Given data:

..........

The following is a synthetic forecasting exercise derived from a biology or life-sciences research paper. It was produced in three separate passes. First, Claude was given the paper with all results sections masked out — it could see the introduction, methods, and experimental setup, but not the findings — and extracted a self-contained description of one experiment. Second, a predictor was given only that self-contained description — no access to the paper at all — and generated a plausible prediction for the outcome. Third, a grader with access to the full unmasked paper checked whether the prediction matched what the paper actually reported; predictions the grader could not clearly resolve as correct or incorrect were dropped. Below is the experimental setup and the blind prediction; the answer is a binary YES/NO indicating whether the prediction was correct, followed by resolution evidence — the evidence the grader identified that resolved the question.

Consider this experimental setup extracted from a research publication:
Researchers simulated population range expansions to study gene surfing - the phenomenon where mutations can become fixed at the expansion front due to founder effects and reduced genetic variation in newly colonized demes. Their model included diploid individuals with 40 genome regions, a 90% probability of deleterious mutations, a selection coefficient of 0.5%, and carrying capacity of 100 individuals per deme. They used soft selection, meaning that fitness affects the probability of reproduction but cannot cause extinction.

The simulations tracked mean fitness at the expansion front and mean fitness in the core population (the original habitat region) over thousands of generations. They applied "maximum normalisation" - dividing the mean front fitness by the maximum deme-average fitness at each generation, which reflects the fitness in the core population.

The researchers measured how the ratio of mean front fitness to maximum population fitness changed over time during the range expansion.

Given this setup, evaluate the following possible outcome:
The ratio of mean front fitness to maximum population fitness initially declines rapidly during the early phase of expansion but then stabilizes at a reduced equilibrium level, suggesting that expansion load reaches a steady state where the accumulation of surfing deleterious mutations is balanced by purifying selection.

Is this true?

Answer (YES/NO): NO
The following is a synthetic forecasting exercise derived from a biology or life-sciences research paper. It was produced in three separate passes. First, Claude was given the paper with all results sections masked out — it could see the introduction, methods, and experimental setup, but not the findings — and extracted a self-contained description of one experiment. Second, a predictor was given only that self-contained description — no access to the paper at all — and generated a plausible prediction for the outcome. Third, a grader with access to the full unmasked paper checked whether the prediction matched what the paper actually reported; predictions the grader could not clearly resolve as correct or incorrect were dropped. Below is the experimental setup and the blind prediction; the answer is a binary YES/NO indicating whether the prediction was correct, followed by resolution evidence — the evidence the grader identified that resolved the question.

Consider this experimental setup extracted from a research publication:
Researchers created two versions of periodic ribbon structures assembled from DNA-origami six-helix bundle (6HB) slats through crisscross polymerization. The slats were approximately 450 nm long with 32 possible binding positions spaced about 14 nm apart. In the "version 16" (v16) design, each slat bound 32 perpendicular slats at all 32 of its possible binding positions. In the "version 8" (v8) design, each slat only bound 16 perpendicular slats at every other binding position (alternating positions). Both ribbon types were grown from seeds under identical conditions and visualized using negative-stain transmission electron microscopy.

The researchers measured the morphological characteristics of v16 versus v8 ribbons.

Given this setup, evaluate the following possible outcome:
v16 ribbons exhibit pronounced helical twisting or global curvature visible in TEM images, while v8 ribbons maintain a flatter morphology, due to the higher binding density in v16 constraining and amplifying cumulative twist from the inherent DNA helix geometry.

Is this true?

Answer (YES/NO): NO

..........

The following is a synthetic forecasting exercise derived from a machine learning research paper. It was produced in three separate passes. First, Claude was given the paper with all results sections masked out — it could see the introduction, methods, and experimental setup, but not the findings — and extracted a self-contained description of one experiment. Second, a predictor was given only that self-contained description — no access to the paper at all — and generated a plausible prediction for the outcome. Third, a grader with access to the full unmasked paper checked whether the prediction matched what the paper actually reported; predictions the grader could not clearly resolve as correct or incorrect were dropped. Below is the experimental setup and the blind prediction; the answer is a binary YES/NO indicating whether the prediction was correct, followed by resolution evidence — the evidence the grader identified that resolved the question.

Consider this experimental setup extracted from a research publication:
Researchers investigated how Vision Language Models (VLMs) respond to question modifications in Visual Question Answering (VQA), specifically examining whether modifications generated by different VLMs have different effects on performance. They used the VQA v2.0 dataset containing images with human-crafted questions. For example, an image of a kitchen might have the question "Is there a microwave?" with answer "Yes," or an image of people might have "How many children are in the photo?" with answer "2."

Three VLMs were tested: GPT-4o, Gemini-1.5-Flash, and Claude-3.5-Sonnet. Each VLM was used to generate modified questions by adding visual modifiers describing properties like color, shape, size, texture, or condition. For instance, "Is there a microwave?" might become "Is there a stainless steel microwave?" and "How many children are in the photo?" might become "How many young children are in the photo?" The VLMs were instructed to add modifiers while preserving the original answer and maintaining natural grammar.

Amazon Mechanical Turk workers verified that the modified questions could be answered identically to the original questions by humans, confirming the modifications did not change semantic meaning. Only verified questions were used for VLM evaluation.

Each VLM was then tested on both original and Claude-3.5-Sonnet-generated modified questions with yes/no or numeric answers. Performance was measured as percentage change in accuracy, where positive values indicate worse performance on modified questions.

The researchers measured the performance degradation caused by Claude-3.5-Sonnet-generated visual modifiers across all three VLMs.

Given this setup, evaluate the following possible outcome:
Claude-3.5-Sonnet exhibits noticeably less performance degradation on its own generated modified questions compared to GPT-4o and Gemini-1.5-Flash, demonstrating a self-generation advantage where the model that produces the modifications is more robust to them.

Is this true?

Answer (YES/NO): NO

..........

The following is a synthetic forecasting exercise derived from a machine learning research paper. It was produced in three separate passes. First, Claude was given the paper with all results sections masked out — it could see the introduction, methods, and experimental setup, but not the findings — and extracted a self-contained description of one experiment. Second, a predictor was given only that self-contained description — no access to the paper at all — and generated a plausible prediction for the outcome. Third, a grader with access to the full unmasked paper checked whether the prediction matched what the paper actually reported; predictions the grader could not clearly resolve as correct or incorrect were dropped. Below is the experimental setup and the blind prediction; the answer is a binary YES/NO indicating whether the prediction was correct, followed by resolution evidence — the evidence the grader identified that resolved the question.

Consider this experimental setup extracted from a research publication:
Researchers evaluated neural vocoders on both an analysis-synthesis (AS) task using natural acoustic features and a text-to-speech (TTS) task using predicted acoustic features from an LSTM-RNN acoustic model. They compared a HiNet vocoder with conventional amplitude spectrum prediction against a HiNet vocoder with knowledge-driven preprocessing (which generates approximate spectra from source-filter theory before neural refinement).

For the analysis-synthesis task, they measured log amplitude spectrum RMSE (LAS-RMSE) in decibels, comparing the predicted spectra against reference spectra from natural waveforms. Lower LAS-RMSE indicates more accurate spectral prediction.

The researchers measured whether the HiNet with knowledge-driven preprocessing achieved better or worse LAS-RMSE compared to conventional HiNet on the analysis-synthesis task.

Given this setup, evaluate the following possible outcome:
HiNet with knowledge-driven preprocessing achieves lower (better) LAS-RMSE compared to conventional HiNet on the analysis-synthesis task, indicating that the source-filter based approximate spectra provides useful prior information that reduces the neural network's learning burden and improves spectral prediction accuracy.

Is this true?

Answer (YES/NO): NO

..........

Task details: Scan the material for lines holding the word "modified", count them, and give the result alone.

Exercise answer: 4